Jacob does not emerge unscathed from his struggle with his mysterious adversary, a divine being who is identified by later rabbinic tradition as the guardian angel of Esau. Jacob is wounded—his hip is wrenched in its socket. After the encounter, Jacob, who has wrested a blessing from his assailant, limps on his hip. He faces his brother as he is recovering from this blow.
Jacob’s wound is remembered in the religious life of his descendants. Genesis tells us, “That is why the children of Israel to this day do not eat the thigh muscle that is on the socket of the hip, since Jacob’s hip socket was wrenched at the thigh muscle” (Gen. 32:33). This is the mitzvah of the gid hanasheh, the prohibition against eating the sciatic nerve on the hind quarters of cattle, an important facet of the dietary laws. As practiced in North America, the hind quarters of kosher-slaughtered animals are given away to non-kosher distributors; in Israel and other communities, experts remove the sciatic nerve, thereby permitting the consumption of the cuts around it. According to the Talmud, the force of the law comes from the later Sinaitic covenant, but the reason for the prohibition is as stated here in Genesis.

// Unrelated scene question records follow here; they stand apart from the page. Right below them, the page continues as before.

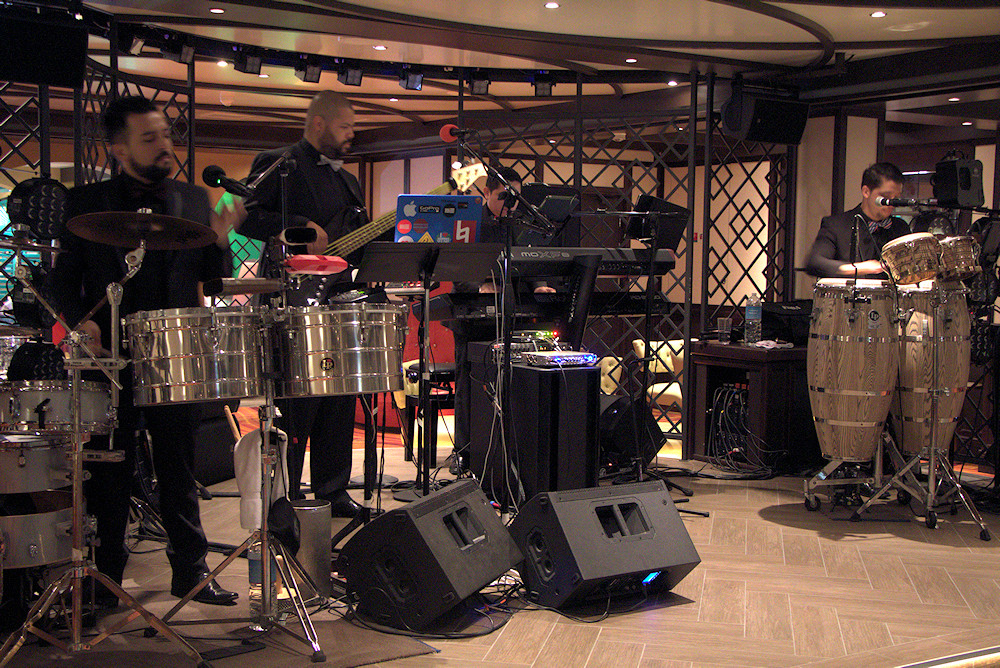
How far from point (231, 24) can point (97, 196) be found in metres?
3.11

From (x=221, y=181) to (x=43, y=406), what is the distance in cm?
94

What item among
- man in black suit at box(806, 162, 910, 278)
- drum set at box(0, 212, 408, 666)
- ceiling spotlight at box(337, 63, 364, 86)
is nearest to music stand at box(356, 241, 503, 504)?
drum set at box(0, 212, 408, 666)

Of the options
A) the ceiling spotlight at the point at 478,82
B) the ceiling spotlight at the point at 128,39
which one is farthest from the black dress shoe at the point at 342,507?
the ceiling spotlight at the point at 478,82

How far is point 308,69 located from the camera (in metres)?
7.12

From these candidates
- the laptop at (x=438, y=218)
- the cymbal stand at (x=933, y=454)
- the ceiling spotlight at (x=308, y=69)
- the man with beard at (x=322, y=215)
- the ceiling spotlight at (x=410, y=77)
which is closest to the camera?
the laptop at (x=438, y=218)

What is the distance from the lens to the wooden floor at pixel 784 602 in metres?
2.90

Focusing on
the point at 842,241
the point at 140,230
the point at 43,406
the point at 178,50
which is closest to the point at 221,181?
the point at 140,230

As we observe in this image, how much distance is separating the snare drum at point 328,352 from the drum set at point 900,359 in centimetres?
275

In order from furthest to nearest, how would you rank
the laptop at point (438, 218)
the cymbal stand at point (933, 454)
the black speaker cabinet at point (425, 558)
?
the cymbal stand at point (933, 454)
the laptop at point (438, 218)
the black speaker cabinet at point (425, 558)

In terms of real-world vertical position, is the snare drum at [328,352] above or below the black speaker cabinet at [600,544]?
above

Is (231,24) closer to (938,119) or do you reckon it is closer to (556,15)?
(556,15)

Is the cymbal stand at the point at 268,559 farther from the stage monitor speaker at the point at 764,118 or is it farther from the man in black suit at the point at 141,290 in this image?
the stage monitor speaker at the point at 764,118

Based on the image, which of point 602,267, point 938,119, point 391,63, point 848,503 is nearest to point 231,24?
point 391,63

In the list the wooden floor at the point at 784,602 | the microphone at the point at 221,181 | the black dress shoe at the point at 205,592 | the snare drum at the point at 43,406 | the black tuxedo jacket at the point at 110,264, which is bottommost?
the wooden floor at the point at 784,602
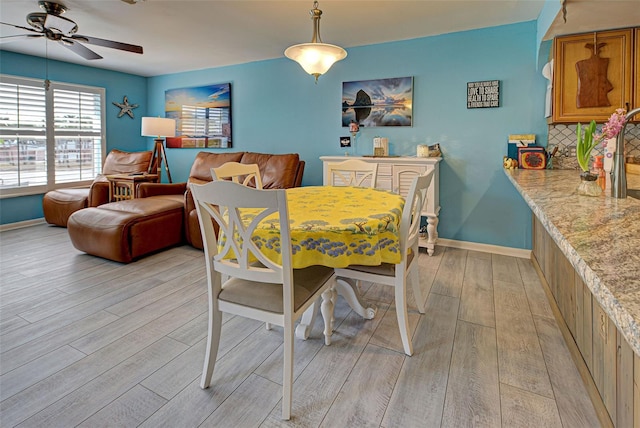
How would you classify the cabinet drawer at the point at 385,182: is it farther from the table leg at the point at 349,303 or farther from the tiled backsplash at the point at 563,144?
the table leg at the point at 349,303

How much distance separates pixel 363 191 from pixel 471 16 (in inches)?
82.3

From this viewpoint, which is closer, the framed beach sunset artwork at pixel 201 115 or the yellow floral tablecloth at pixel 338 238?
the yellow floral tablecloth at pixel 338 238

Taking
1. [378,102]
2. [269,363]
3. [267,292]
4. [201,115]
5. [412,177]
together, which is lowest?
[269,363]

What is the significance of this prohibition? According to the medieval work Sefer Hahinukh, a compendium on the 613 commandments according to the order in which they are found in the Torah, the prohibition against eating the sciatic nerve is a reminder of the redemption: Just as the guardian angel of Esau sought to uproot Jacob and failed, so future enemies of Israel will try to destroy Israel and will not succeed. As Jacob was healed by the sun which shone on the day following his struggle with his assailant, so in the future a radiant sun will shine its healing on the people of Israel.
I see something different at work in the prohibition against eating the gid hanasheh. As a people we are commanded to remember our wounds. In recalling our history, we are enjoined not only to recount the miracle of our survival, but to remember the losses along the way. This teaching is presented here because it is in this portion that we are named Israel. Our survival, then as now, has come at a price. As we have marched through history, overcoming enemy after enemy, we have experienced great losses, and they are etched on our very side. Though we, Israel, have prevailed against those who have sought to destroy us, we, as our ancestor Jacob, have been wounded after each attempt to eradicate us.

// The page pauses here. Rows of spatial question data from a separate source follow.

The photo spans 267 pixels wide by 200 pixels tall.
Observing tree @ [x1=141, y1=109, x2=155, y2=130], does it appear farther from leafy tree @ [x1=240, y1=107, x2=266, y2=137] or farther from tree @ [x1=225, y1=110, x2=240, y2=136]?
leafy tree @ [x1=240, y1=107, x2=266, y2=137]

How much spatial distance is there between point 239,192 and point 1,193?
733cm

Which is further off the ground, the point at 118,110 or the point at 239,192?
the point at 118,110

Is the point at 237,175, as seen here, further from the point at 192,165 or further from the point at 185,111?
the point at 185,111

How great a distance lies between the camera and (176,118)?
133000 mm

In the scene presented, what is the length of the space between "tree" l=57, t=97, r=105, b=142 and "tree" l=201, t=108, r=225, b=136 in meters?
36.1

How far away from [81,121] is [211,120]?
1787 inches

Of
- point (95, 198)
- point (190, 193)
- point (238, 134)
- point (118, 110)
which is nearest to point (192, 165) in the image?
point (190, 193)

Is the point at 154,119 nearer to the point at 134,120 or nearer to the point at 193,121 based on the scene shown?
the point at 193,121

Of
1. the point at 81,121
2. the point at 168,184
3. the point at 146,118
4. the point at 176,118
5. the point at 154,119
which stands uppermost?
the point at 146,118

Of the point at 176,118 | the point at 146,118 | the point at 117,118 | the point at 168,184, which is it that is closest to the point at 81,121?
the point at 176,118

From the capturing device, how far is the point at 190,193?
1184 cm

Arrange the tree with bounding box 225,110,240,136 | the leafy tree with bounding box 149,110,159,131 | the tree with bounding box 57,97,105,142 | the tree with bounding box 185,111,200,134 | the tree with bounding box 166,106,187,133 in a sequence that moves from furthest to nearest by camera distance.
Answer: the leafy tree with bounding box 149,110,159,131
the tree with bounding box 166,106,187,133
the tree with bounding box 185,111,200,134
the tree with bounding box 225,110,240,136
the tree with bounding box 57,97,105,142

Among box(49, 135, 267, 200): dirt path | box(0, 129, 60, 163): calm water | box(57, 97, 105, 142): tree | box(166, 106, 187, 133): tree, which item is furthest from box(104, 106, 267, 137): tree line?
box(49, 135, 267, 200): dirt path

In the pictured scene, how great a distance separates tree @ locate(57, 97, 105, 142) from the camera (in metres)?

On another level I see the gid hanasheh as representing the wounded nature of Jacob. Clearly far from perfect, Jacob, as the other patriarchs, is a flawed hero. His physical wound gives concrete expression to his human frailties, which have been clearly evident in his life struggles. Acknowledging his frailties, Jacob can move on, and can be the father of his nation.
I believe that Jacob, the wounded leader, can be a model for the leaders of our day in a way that the untainted, all-perfect patriarch cannot be. Our students seek role models, as will their future congregants and students. All of us will need to find our role models among the ranks of the flawed and imperfect. It is in our leaders’ own strivings, in their own struggles to become better human beings and Jews and to discern God’s will for themselves and the community, that their students and congregants will find inspiration to face the challenge of being a Jew in an ever-changing world. Indeed it is these strivings that make us Israel.
The gid hanasheh speaks to all of us who are wounded, who carry scars and pains from the past. It reminds us that we can overcome these wounds and, as our ancestor Jacob did, march to a better tomorrow.